Report every line in the rows below that has the word "overall" in it, copying each one in full.

*RECORDS PROVIDED:*

━━━━━━

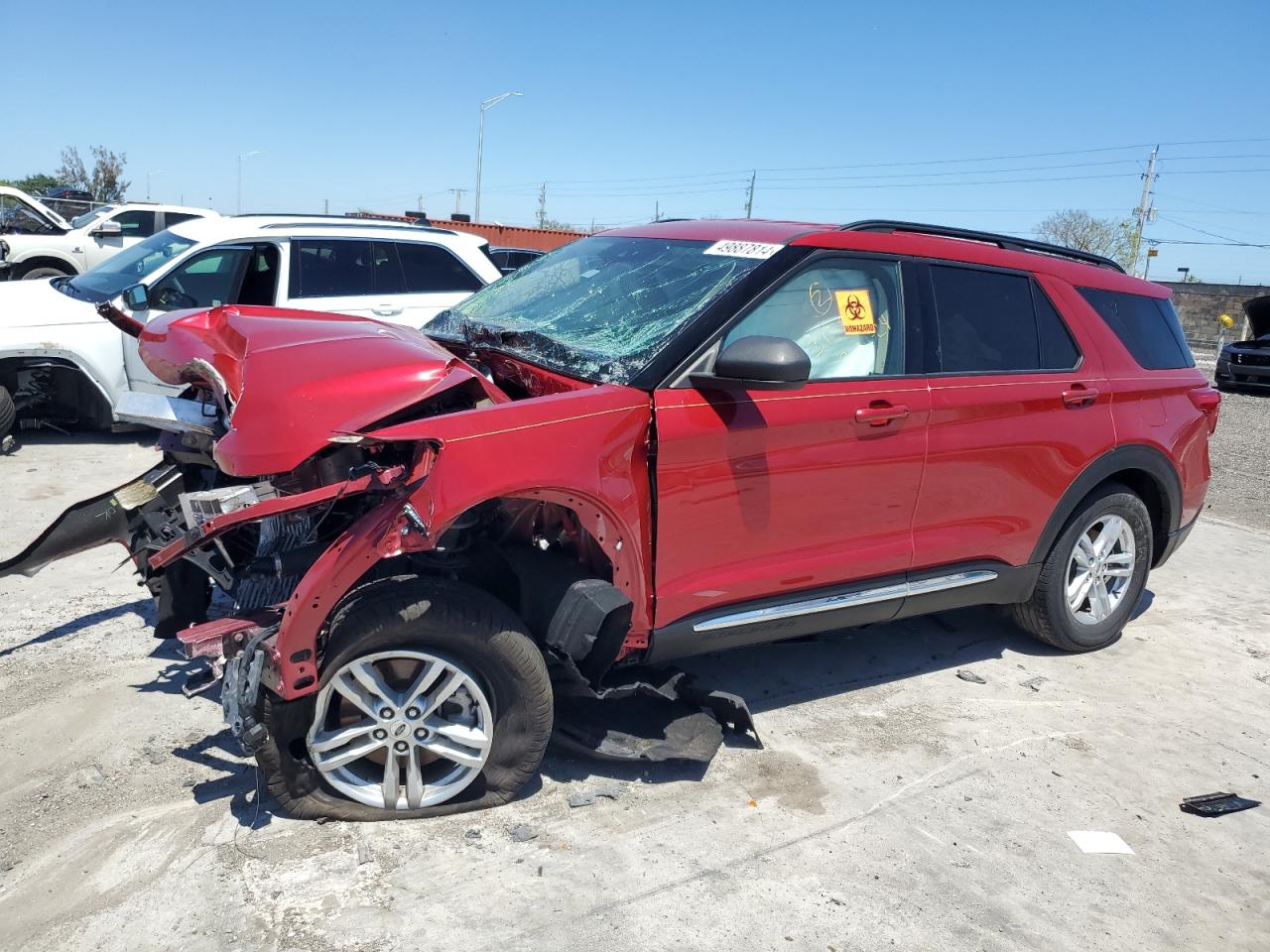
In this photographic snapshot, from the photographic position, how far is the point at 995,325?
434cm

━━━━━━

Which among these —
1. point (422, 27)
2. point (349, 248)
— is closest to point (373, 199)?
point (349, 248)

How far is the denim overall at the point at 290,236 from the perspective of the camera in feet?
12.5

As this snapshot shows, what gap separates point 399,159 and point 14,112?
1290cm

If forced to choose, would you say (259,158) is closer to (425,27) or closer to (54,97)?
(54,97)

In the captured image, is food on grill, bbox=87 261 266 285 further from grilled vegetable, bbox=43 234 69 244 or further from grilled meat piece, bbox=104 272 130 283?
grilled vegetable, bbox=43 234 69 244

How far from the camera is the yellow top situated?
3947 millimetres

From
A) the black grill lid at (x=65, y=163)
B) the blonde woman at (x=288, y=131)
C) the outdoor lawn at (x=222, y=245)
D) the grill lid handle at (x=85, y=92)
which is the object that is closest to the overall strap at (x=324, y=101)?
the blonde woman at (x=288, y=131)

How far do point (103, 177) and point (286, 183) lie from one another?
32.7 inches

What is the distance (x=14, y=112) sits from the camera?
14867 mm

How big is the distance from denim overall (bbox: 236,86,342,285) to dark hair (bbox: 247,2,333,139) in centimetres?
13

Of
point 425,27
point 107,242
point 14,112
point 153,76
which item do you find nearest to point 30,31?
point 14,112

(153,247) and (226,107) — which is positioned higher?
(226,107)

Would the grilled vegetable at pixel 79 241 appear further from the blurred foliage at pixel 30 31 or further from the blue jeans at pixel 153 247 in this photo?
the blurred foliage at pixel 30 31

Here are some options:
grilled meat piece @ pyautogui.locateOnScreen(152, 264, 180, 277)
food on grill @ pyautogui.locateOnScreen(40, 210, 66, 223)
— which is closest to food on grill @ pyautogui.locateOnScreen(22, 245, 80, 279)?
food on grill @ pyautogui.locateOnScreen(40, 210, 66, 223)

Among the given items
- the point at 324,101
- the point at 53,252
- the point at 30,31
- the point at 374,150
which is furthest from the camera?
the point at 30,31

━━━━━━

*COMPLETED EXERCISE:*
How far is the denim overall at the point at 290,236 from the perspective of the camera in feet?
which is the object that is closest to the overall strap at (x=324, y=101)?
How big is the distance from denim overall (bbox: 236,86,342,285) to dark hair (bbox: 247,2,333,139) in centimetres?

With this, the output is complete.